To solve the problem, we need to analyze the chemical reaction and the given rate of disappearance of B. The reaction is: \[ A + 2B \rightarrow 3C + 2D \] Given: - The rate of disappearance of B is \( \frac{d[B]}{dt} = -1 \times 10^{-2} \, \text{mol L}^{-1} \text{s}^{-1} \). ### Step 1: Determine the Rate of Reaction The rate of reaction can be expressed in terms of the change in concentration of the reactants and products.
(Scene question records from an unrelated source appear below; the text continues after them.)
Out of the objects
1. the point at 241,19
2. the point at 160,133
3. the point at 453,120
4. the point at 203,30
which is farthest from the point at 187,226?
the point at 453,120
For the reaction: \[ -\frac{1}{1} \frac{d[A]}{dt} = -\frac{1}{2} \frac{d[B]}{dt} = \frac{1}{3} \frac{d[C]}{dt} = \frac{1}{2} \frac{d[D]}{dt} \] From the rate of disappearance of B, we can express the rate of reaction (\( r \)) as follows: \[ r = -\frac{1}{2} \frac{d[B]}{dt} \] Substituting the given rate of disappearance of B: \[ r = -\frac{1}{2} \times (-1 \times 10^{-2}) = \frac{1}{2} \times 10^{-2} = 0.5 \times 10^{-2} \, \text{mol L}^{-1} \text{s}^{-1} \] ### Step 2: Rate of Change in Concentration of A Using the stoichiometry of the reaction, we can find the rate of change in concentration of A: \[ -\frac{d[A]}{dt} = r \] Thus, the rate of change in concentration of A is: \[ \frac{d[A]}{dt} = -r = -0.5 \times 10^{-2} \, \text{mol L}^{-1} \text{s}^{-1} \] ### Step 3: Rate of Change in Concentration of C Using the stoichiometry of the reaction again, we can find the rate of change in concentration of C: \[ \frac{d[C]}{dt} = 3r \] Substituting the value of \( r \): \[ \frac{d[C]}{dt} = 3 \times (0.5 \times 10^{-2}) = 1.5 \times 10^{-2} \, \text{mol L}^{-1} \text{s}^{-1} \] ### Summary of Results 1. **Rate of the reaction**: \( 0.5 \times 10^{-2} \, \text{mol L}^{-1} \text{s}^{-1} \) 2. **Rate of change in concentration of A**: \( -0.5 \times 10^{-2} \, \text{mol L}^{-1} \text{s}^{-1} \) 3. **Rate of change in concentration of C**: \( 1.5 \times 10^{-2} \, \text{mol L}^{-1} \text{s}^{-1} \)